The City of Port Alberni purchased split-body garbage trucks, which can pick up kitchen and garden waste. NEWS FILE PHOTO

The City of Port Alberni purchased split-body garbage trucks, which can pick up kitchen and garden waste. NEWS FILE PHOTO

Alberni-Clayoquot Regional District eyes compost recycling in the city for spring 2021

Three-stream waste collection system pitched as ACRD begins to phase out organics from landfill

The City of Port Alberni could have curbside compost collection as early as March 2021.

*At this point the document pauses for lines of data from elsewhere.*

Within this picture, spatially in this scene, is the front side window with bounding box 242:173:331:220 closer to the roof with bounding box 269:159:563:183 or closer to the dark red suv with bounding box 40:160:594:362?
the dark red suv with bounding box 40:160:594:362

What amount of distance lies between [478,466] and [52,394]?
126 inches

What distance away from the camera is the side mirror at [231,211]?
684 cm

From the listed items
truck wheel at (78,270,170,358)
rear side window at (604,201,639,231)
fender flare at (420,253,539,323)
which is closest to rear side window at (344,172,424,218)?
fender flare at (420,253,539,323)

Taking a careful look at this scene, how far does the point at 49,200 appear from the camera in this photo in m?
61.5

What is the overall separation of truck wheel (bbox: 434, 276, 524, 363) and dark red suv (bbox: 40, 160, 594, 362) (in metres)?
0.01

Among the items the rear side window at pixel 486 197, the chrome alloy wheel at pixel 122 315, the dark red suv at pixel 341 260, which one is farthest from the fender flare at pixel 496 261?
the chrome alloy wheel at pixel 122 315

The Alberni-Clayoquot Regional District board—which oversees recycling collection for the region—voted on Wednesday, Aug. 26 to support a three-stream collection of organics, recycling and waste in the City of Port Alberni. The decision still needs support from Port Alberni city council, after which the ACRD will move forward with a request for proposals (RFP) to purchase compost bins and will develop a communication plan for city residents.

Currently, the city collects garbage once a week, while bi-weekly curbside recycling is contracted to the ACRD. With this new collection system, the city will collect recycling and garbage on a bi-weekly basis, with organics picked up weekly.

ACRD manager of operations Jenny Brunn explained that this option is the most efficient and offers the lowest cost per household for city residents. The city already owns split-body garbage trucks for kitchen and garden waste.

READ MORE: City to spend close to $1 million on new garbage trucks

Organics will be brought to a local processing facility. The ACRD is still in the process of issuing an RFP to get quotes and select a proponent for organics processing.

“It will be turned into compost, which we can use,” said Brunn.

The RFPs for compost bins and a processing facility will be going out “mostly simultaneously,” said Brunn.

“We’re hoping to get [compost collection] rolling in the spring, so we’re just trying to get that out as soon as possible,” she explained. “With COVID, we expect delays, so we’re hoping it will be within a six-month window.”

READ MORE: Alberni-Clayoquot Regional District gets serious about composting

Director Penny Cote of Sproat Lake said she supports this service for the city of Port Alberni, but doesn’t support implementation for the rural areas of the Alberni Valley without further consultation. Many of the rural areas currently have private garbage collection.

“I don’t know that the purchase of these bins is what the rural areas want to do,” she said. “Most areas…are not having garbage collection through the regional district, it’s on a personal basis. I think there’s much more consultation that needs to go on.”

Brunn agreed that there will be more consultation before the ACRD moves forward with collection in the Alberni Valley and on the West Coast.

Beaver Creek director John McNabb pointed out that in the future, the Alberni Valley Landfill won’t be accepting organic waste at all. Rural residents will have to arrange for a collection service, or begin their own compost.

“The idea of all of this is to remove organics from our landfill and make sure that we don’t have to go to gas extraction,” he said. “This stuff’s not going to go in the landfill.”